- Task prompt -
Turn each line of the material below into an item in a numbered list, skipping blank lines and leaving out the pictures.

--- begin Records shown ---

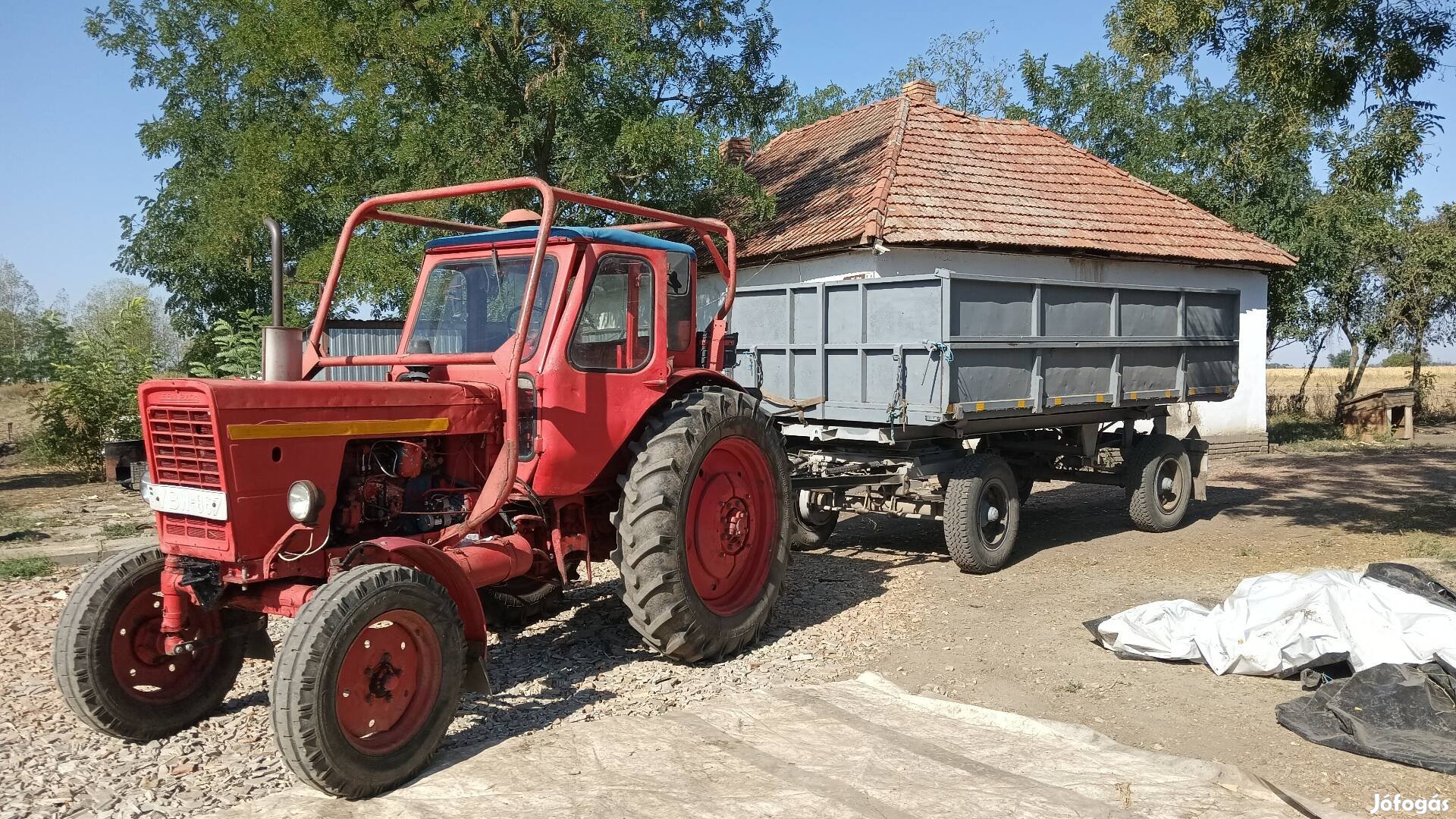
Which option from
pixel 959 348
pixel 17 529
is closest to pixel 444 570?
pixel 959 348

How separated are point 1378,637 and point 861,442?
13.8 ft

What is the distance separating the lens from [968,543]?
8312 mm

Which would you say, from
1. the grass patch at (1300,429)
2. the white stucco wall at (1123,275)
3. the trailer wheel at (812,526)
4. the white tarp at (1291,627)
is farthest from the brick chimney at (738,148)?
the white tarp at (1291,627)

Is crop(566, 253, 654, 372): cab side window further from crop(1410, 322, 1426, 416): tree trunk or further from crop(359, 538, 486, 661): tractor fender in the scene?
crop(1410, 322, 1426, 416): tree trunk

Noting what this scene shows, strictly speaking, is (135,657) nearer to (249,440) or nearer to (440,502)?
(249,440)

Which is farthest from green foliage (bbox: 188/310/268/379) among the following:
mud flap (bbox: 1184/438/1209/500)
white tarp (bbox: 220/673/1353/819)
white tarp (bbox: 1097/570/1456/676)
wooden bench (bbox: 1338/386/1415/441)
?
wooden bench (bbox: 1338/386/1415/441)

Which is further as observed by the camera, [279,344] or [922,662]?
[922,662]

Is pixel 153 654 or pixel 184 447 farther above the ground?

--- end Records shown ---

- Solved exercise -
1. Which option from
2. pixel 959 348
3. pixel 17 529
4. is closest to pixel 444 570?
5. pixel 959 348
6. How separated are point 1378,637 and point 861,442?
7. 13.8 ft
8. What is the distance separating the lens from [968,543]?
9. 8312 mm
10. Which would you say, from
11. 1. the grass patch at (1300,429)
12. 2. the white stucco wall at (1123,275)
13. 3. the trailer wheel at (812,526)
14. 4. the white tarp at (1291,627)
15. is farthest from the brick chimney at (738,148)?
16. the white tarp at (1291,627)
17. Is crop(566, 253, 654, 372): cab side window further from crop(1410, 322, 1426, 416): tree trunk or further from crop(359, 538, 486, 661): tractor fender in the scene?
18. crop(1410, 322, 1426, 416): tree trunk
19. Noting what this scene shows, strictly speaking, is (135,657) nearer to (249,440) or nearer to (440,502)?
20. (249,440)
21. Which is farthest from green foliage (bbox: 188/310/268/379) among the following:
22. mud flap (bbox: 1184/438/1209/500)
23. white tarp (bbox: 220/673/1353/819)
24. white tarp (bbox: 1097/570/1456/676)
25. wooden bench (bbox: 1338/386/1415/441)
26. ?
27. wooden bench (bbox: 1338/386/1415/441)
28. Which is further as observed by the camera, [279,344] or [922,662]?
29. [922,662]
30. Is pixel 153 654 or pixel 184 447 farther above the ground?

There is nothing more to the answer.